* _Work instruction_: Nothing but the pictures gets dropped; retype every entry exactly.

(Data)

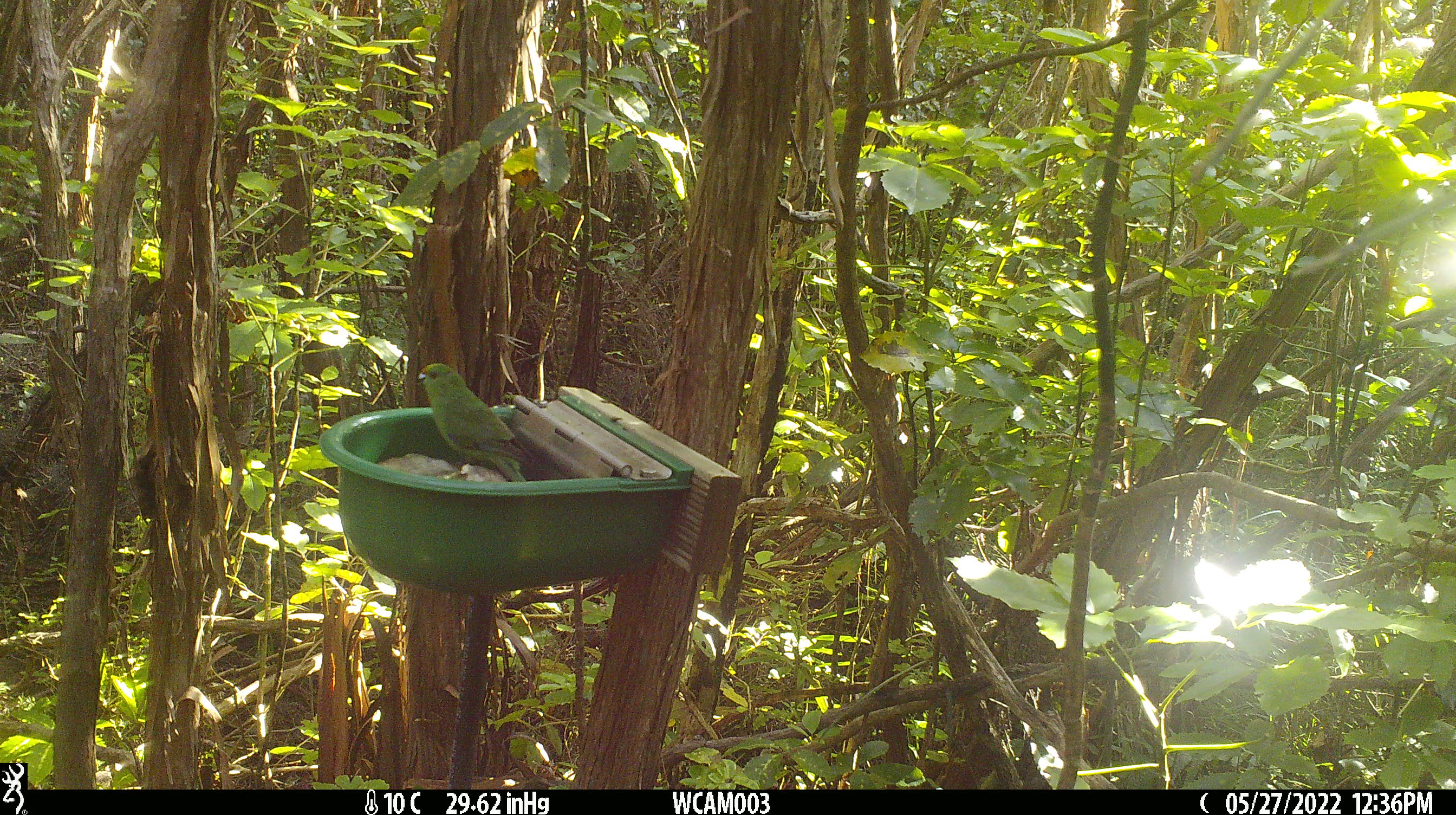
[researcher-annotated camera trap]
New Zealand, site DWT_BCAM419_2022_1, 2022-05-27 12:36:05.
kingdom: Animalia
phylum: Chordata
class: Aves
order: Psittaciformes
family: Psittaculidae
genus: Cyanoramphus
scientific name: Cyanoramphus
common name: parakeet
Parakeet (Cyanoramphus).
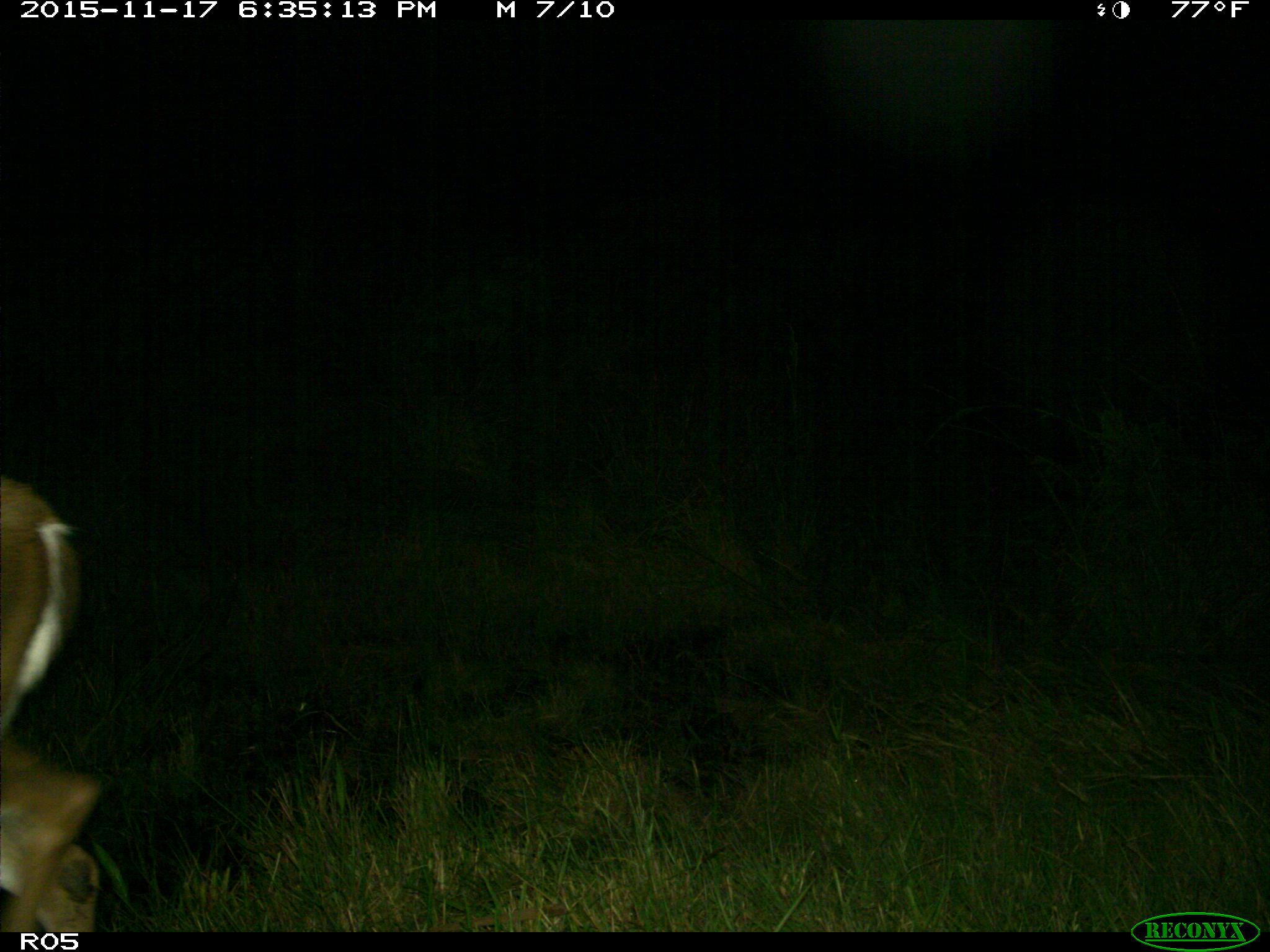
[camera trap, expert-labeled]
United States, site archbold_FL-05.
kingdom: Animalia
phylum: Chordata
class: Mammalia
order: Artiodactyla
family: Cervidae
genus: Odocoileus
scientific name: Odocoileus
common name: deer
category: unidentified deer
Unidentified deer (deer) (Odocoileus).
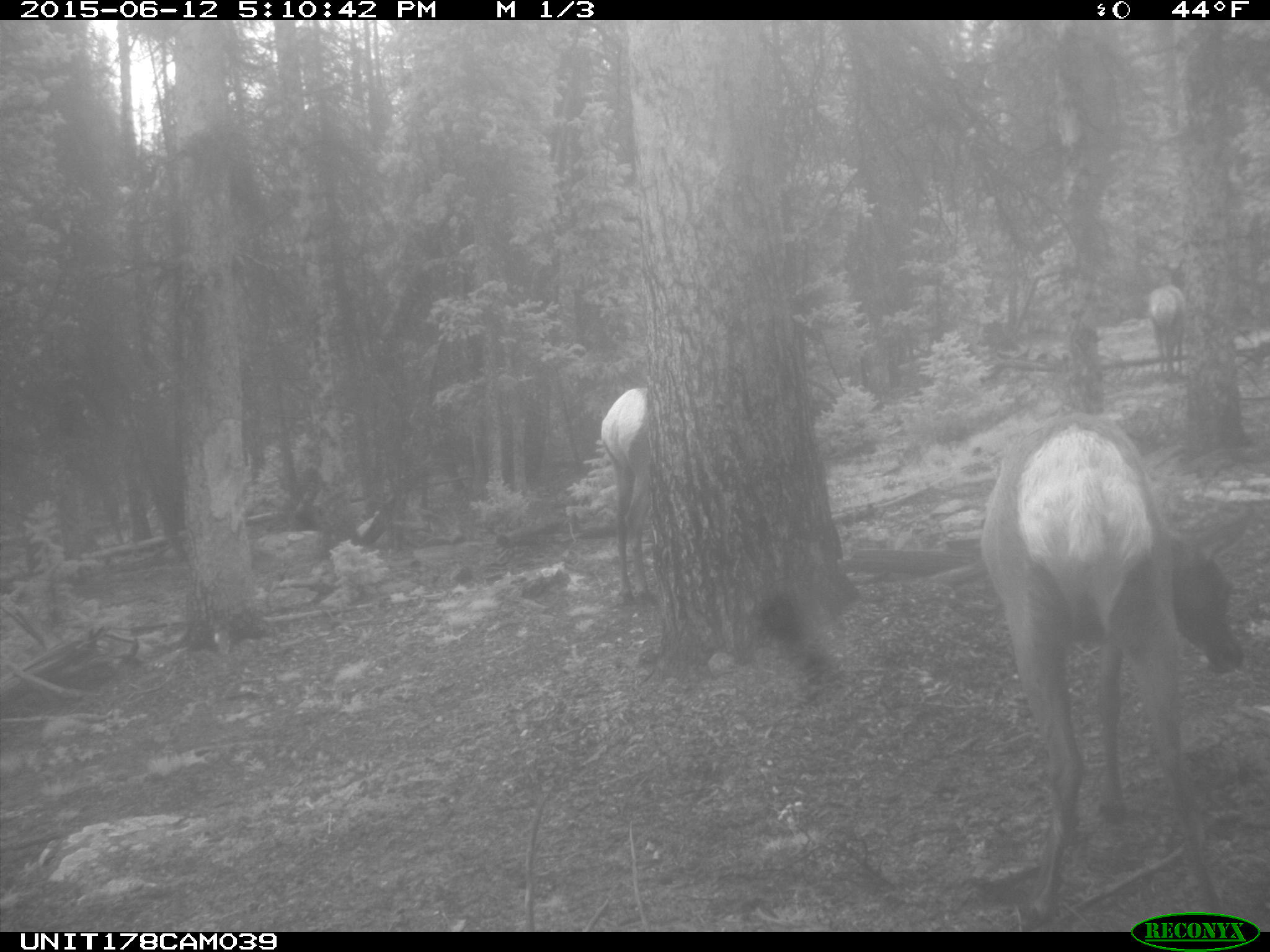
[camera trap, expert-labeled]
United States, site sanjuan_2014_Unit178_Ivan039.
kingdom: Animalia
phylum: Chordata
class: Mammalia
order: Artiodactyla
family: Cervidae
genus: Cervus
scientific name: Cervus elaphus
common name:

(End Data)

* _Response area_:
[researcher-annotated camera trap]
New Zealand, site DWT_BCAM419_2022_1, 2022-05-27 12:36:05.
kingdom: Animalia
phylum: Chordata
class: Aves
order: Psittaciformes
family: Psittaculidae
genus: Cyanoramphus
scientific name: Cyanoramphus
common name: parakeet
Parakeet (Cyanoramphus).
[camera trap, expert-labeled]
United States, site archbold_FL-05.
kingdom: Animalia
phylum: Chordata
class: Mammalia
order: Artiodactyla
family: Cervidae
genus: Odocoileus
scientific name: Odocoileus
common name: deer
category: unidentified deer
Unidentified deer (deer) (Odocoileus).
[camera trap, expert-labeled]
United States, site sanjuan_2014_Unit178_Ivan039.
kingdom: Animalia
phylum: Chordata
class: Mammalia
order: Artiodactyla
family: Cervidae
genus: Cervus
scientific name: Cervus elaphus
common name:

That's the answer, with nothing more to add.